From: Yang Shi <yang.shi@linux.alibaba.com>
To: David Rientjes <rientjes@google.com>
Cc: ktkhai@virtuozzo.com, hannes@cmpxchg.org, mhocko@suse.com,
kirill.shutemov@linux.intel.com, hughd@google.com,
shakeelb@google.com, akpm@linux-foundation.org,
linux-mm@kvack.org, linux-kernel@vger.kernel.org
Subject: Re: [RFC PATCH 0/3] Make deferred split shrinker memcg aware
Date: Wed, 29 May 2019 10:34:24 +0800 [thread overview]
Message-ID: <2e23bd8c-6120-5a86-9e9e-ab43b02ce150@linux.alibaba.com> (raw)
In-Reply-To: <alpine.DEB.2.21.1905281817090.86034@chino.kir.corp.google.com>
On 5/29/19 9:22 AM, David Rientjes wrote:
> On Tue, 28 May 2019, Yang Shi wrote:
>
>> I got some reports from our internal application team about memcg OOM.
>> Even though the application has been killed by oom killer, there are
>> still a lot THPs reside, page reclaim doesn't reclaim them at all.
>>
>> Some investigation shows they are on deferred split queue, memcg direct
>> reclaim can't shrink them since THP deferred split shrinker is not memcg
>> aware, this may cause premature OOM in memcg.
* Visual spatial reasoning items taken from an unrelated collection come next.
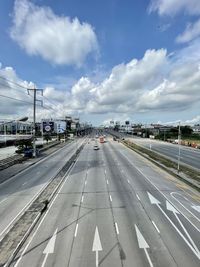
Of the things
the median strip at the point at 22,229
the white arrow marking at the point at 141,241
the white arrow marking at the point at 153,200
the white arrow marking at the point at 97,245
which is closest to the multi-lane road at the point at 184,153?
the white arrow marking at the point at 153,200

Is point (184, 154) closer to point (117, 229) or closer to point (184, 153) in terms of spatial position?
point (184, 153)

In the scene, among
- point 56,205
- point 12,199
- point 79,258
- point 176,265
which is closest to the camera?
point 176,265

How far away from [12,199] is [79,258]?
17.2m

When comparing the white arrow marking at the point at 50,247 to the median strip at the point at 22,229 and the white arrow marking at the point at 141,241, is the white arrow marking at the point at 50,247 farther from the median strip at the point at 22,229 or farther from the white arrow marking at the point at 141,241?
the white arrow marking at the point at 141,241

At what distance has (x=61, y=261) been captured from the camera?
16875mm

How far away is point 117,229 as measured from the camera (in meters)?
22.0

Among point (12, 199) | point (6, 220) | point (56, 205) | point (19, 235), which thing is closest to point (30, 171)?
point (12, 199)

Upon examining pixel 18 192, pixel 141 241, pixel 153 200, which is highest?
pixel 141 241

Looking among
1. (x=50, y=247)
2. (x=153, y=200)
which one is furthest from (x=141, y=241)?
(x=153, y=200)

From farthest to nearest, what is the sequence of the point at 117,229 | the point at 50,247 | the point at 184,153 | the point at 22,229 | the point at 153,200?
the point at 184,153, the point at 153,200, the point at 22,229, the point at 117,229, the point at 50,247

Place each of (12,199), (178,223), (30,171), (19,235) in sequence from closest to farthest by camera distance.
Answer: (19,235)
(178,223)
(12,199)
(30,171)

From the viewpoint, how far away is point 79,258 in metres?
17.2

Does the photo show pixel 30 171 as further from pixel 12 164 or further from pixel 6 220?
pixel 6 220

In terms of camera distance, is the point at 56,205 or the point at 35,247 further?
the point at 56,205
The issue can be
>> reproduced easily by the below test:
>>
> Right, we've also encountered this. I talked to Kirill about it a week or
> so ago where the suggestion was to split all compound pages on the
> deferred split queues under the presence of even memory pressure.
>
> That breaks cgroup isolation and perhaps unfairly penalizes workloads that
> are running attached to other memcg hierarchies that are not under
> pressure because their compound pages are now split as a side effect.
> There is a benefit to keeping these compound pages around while not under
> memory pressure if all pages are subsequently mapped again.
Yes, I do agree. I tried other approaches too, it sounds making deferred
split queue per memcg is the optimal one.
>
>> $ cgcreate -g memory:thp
>> $ echo 4G > /sys/fs/cgroup/memory/thp/memory/limit_in_bytes
>> $ cgexec -g memory:thp ./transhuge-stress 4000
>>
>> transhuge-stress comes from kernel selftest.
>>
>> It is easy to hit OOM, but there are still a lot THP on the deferred split
>> queue, memcg direct reclaim can't touch them since the deferred split
>> shrinker is not memcg aware.
>>
> Yes, we have seen this on at least 4.15 as well.
>
>> Convert deferred split shrinker memcg aware by introducing per memcg deferred
>> split queue. The THP should be on either per node or per memcg deferred
>> split queue if it belongs to a memcg. When the page is immigrated to the
>> other memcg, it will be immigrated to the target memcg's deferred split queue
>> too.
>>
>> And, move deleting THP from deferred split queue in page free before memcg
>> uncharge so that the page's memcg information is available.
>>
>> Reuse the second tail page's deferred_list for per memcg list since the same
>> THP can't be on multiple deferred split queues at the same time.
>>
>> Remove THP specific destructor since it is not used anymore with memcg aware
>> THP shrinker (Please see the commit log of patch 2/3 for the details).
>>
>> Make deferred split shrinker not depend on memcg kmem since it is not slab.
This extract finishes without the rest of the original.